The Duarte, California, center, which is designated as a comprehensive cancer center by the National Cancer Institute (NCI) and is a founding member of the National Comprehensive Cancer Network, is well known for research and treatment protocols that advance care throughout the nation, as well as the compassion that drives those innovations. Indeed, it was recombinant DNA techniques patented at City of Hope that led to the development of synthetic human insulin, and it was City of Hope scientists who developed monoclonal antibody technology, a breakthrough that led to one of the dominant patents in the field for “smart” cancer drugs.
As an independent medical and research institution, City of Hope embraces a culture that breaks through the barriers that have traditionally stood between scientists and physicians, accelerating the application of laboratory findings to more effective treatments. Central to this commitment are City of Hope’s on-campus good manufacturing practices (GMP) facilities.
Despite great promise, many new drugs enter the early stages of drug research (before large-scale human trials) never to be seen again–forever lost in the so-called “valley of death.” This phenomenon often has less to do with lack of efficacy than with a lack of resources and infrastructure needed to successfully transition new agents from the lab to phase I and II clinical trials. At City of Hope, however, a unique approach to drug development is enabling researchers to successfully usher novel therapies through the dreaded “valley of death,” into clinical trials and, ultimately, to the bedside.

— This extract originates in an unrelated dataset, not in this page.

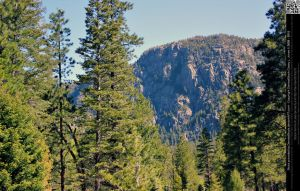 Mountain Framed By Trees by DamselStock
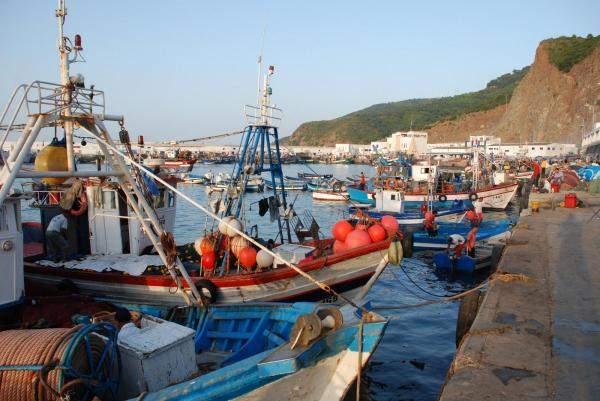 140 ألف طن إنتاج الصيد البحري والاستزراع السمكي في السعودية خلال عام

City of Hope’s three on-site GMPs are critical to the success of this approach to translational medicine. The largest of these facilities, the Center for Biomedicine and Genetics (CBG), produces biologics, including viral and nonviral gene therapeutics, for on-campus testing while also providing services to outside institutions. The Cellular Medicines GMP facility provides on-site development of City of Hope’s stem cell—based therapy efforts, and the Chemical GMP Synthesis facility–the newest of the three–focuses on small molecules.
This enviable infrastructure arms scientists with everything they need to develop, test, and transition novel agents into clinical trials, and even includes an on-campus regulatory office to facilitate and expedite FDA review.
Even as an increasing number of academic centers jump on the manufacturing bandwagon, with some able to produce materials to meet their own needs, City of Hope remains unique in several ways, not the least of which are manufacturing capabilities that meet chemical, biologic, and viral needs. Also highly unusual is the center’s role as a national supplier, as evidenced by the CBG’s National Institutes of Health (NIH) grant to serve as primary supplier of biologic agents for NIH research at other institutions. City of Hope also shares its expertise with outside companies and institutions, helping to guide them through the regulatory process and sharing expertise about how best to manufacture products for the marketplace.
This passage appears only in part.